Üniversite sınav sonuçları açıklandı. Sıra geldi tercihlere. Yanlış anlamayın bu yazı bir tercih rehberi olmayacak. O konuda zaten çok fazla haber var basında. Bu yazı sadece bir uyarı, belki gözlem ve tecrübe paylaşımı diyelim.
Yıllar önce tanıdığım bir öğrenciden bahsetmek istiyorum sizlere. Sayısal şubede okuyan, oldukça başarılı ama aslında sosyal yönü de çok güçlü olan bir erkek öğrenciydi. Gitar çalmak gibi, okuldaki münazara yarışmalarında hep grup başkanı olup fikren dolu müthiş konuşmalar yapmak gibi öne çıkan yönleri vardı. Aslında sosyal alanda ilerlemek ve hukuk okumak isterken bir anda kendisini fen şubesinde buluverdi. Çünkü fiziği, matematiği bu kadar iyi olan bir öğrencinin fen şubesini tercih etmemesi düşünülemezdi(!)
Bütün öğretmenleri, özellikle de anne babası başta olmak üzere evde, okulda, dershanede maruz kaldığı baskılar sonucu zavallı çocuk mecburen fen alanına yöneldi. (O zamanlar sayısal sınıflara fen sınıfı deniliyordu.) Sonuçta zeki ve başarılı bir öğrenciydi ve liseden dereceyle mezun oldu ve sınavda da Türkiye genelinde çok iyi bir sıralamada yer aldı.

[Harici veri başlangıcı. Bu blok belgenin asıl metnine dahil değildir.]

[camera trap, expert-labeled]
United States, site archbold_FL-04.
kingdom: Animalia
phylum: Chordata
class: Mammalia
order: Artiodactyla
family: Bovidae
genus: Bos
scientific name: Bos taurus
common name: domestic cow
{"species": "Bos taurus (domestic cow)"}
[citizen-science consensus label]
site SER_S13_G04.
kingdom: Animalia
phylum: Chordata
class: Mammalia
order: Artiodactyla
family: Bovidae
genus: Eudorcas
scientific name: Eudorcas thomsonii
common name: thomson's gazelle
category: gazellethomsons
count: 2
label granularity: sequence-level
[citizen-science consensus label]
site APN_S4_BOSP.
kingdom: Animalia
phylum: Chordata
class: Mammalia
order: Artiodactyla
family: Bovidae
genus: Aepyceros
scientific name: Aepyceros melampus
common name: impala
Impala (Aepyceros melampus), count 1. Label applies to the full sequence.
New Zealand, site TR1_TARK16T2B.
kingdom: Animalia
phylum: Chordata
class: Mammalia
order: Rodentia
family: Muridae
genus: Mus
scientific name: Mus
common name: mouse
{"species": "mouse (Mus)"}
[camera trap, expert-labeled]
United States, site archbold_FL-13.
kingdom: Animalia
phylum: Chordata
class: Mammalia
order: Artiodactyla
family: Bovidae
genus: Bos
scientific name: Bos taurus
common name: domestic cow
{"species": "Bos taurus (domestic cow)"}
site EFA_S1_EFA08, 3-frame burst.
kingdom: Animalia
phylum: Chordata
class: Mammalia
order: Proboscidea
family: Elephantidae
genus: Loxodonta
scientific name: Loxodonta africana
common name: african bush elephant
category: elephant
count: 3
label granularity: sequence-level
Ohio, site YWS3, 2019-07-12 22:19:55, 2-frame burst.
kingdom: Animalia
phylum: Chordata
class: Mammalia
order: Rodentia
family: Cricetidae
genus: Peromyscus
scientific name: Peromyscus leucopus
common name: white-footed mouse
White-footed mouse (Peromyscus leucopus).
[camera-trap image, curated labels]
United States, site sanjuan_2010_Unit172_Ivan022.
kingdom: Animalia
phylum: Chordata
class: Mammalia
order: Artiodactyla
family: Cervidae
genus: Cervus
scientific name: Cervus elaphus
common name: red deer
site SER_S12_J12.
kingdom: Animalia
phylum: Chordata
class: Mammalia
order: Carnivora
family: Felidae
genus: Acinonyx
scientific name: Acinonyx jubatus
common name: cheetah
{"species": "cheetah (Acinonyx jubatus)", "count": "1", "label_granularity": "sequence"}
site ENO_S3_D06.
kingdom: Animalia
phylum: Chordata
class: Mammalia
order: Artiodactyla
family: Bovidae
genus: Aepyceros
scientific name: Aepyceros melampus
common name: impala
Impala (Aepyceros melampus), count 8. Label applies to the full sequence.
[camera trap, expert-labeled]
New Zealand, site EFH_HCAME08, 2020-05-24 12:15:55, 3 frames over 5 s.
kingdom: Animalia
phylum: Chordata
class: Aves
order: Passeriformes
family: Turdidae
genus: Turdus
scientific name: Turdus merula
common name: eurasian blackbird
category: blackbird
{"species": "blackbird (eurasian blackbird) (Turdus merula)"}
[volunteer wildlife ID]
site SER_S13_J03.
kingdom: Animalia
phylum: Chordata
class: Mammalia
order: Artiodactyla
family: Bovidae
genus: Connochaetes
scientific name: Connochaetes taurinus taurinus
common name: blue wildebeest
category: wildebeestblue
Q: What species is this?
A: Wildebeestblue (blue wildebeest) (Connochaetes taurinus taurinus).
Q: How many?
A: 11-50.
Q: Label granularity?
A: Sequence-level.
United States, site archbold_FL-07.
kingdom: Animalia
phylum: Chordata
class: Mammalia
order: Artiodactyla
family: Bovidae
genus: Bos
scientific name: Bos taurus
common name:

Şimdi sırasını tam hatırlamıyorum, yanlış söylemeyeyim. Bu arada söylemeyi unuttum. Bu öğrencinin annesi felsefe, babası da coğrafya öğretmeniydiler. Derken sıra geldi tercih yapmaya. Böyle güzel bir sonuç gelmiş, anne baba ayrı, okul idarecileri ayrı, dershane öğretmenleri ayrı markaja aldılar çocukcağızı. Tıp da tıp. Özellikle babası öyle bir baskı kurdu ki oğlu ağzını açıp bir şey diyemedi bile. Çünkü babası; başaramadığı, hep içinde ukde kalan en büyük hayalini oğlunun şahsında gerçekleştirmeyi kafasına koymuştu.
Neyse tercihler yapıldı, sonuçlar geldi ve ülkemizin en iyi tıp fakültelerinden birine yerleşen öğrencimiz kendisi dışında herkesin mutluluktan havalara uçtuğu bir ortamda okuluna uğurlandı. Bir süre hiç görüşmedik, haber de alamadım ama altı yıl sonra duydum ki mezun olduğu gün diplomasını alır almaz çerçeveletmiş ve götürüp babasına hediye etmiş, hatta evin salonuna duvara asmış. O yıl tekrar girdiği üniversite sınavlarında çok istediği hukuk fakültesini kazanmış. Birkaç yıldır da avukat olarak çalışıyor diye biliyorum.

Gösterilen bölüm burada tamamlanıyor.